February 04, 2015
To Zachary:

"The big temptation for software developers is to *promise*
stability in order to attract the users they need in order to get
the feedback they need in order to create the best possible
design, and then break stability with the new design."

Yes - economists call this time inconsistency.  And I think experience shows the weakness of looking at the world in terms of people being pure rational calculators.  I believe one needs to make a judgement about the people involved and their motivations and character.  Ultimately you cannot protect yourself against opportunistic behaviour through contracts (although they can help).  So one needs to assess track record in terms of what it indicates about character.  Economists define opportunistic behaviour as self-seeking with guile - if that is the case here, they are going about it in a strange way for such highly intelligent people ;)

And to Don:

> Thanks! Yes, I think that larger data sets are not well served by existing languages. And ease of handling large data is actually more significant than raw performance. Domains like ours are at least as much I/O bound as CPU-bound, and ability to adapt rapidly is very important.
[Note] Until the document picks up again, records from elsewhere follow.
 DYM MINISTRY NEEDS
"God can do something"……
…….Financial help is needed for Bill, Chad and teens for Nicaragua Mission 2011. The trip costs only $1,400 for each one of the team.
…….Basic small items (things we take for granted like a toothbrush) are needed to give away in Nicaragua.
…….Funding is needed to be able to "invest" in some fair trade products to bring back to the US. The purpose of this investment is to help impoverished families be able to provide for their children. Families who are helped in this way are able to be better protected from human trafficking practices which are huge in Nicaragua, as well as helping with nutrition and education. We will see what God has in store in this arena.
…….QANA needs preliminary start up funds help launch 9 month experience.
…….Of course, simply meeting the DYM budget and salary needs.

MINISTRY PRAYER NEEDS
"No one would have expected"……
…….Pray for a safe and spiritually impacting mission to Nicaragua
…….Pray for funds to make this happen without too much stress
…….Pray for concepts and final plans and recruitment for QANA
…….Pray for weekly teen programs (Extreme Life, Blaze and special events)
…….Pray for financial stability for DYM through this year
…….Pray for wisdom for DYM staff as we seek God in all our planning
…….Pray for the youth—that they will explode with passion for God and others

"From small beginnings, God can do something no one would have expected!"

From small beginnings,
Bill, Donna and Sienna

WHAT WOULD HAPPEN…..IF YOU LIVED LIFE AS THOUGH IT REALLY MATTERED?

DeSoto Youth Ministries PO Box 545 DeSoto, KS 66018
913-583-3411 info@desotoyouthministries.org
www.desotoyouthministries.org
We had a discussion about this in London at drinks after the meetup.  The chap who I was talking with was a very highly experienced developer who came from a C++/C/F# background, ex MS research, and was writing his own functional language.  He took the position that this kind of argument in favour of native code was in many cases spurious, since one could simply scale up at low cost in the cloud (paying due regard to the difficulties of parallelisation).
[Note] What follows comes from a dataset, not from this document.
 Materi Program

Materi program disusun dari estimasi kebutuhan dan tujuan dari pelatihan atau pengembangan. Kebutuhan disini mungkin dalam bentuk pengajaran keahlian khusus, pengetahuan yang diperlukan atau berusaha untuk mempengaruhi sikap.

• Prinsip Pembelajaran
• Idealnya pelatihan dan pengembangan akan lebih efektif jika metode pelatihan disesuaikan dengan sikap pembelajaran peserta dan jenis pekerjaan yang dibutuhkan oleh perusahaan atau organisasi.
I found your talk very interesting, and would love to see a piece explaining from a technical perspective more on what you discuss above.  But of course you must have very little time, and I doubt this comes at the top of your todo list!

> Perhaps Berlin chose the company, rather than the other way around :)
> The companies' founders all grew up in East Germany, I think they were just living in Berlin.
> But, there are a huge number of startups in Berlin. It's a place with great infrastructure, low costs, and available talent. So it's certainly an attractive place to launch a startup.

Aha.  Thanks for the colour.  I think if I spoke German and the regulatory environment were a bit more favourable for finance I would be there now.  The quality of life, whether you are single or have a family, certainly beats London.

> The thing that is frustrating is when decisions are made as if we were much further along the adoption/disruption cycle, than where we actually are.
> We don't yet have huge, inflexible users that demand stability at all costs.
> There was widespread agreement on this, from all of the eight companies at DConf who were using D commercially.

Very interesting to hear.  It is an interesting dynamic where the forum discussion is not necessarily representative of all the constituencies involved.  Companies don't tend to hang out in forums, and its a different way of operating to do things in the open from how things are typically done in business.  I haven't yet earned the right to have an opinion on the topic.

>> Breaking changes aside, one can't say there isn't a sustained dynamism to the development of D.
>
> Yes. Though I wonder if we are putting too much emphasis on being a replacement for C++; I fear that the better we become at replacing it, the more we will duplicate its problems. But that's just a niggling doubt rather than a well-reasoned belief.

Or on this one so much ;). I suppose one never truly wins the fight against entropy in all its disguises, but it is encouraging to see the people involved certainly are aware of the risk, and recent discussion over the risks of runaway language extension fit this idea.

Thanks for your thoughts - I appreciate your taking the time.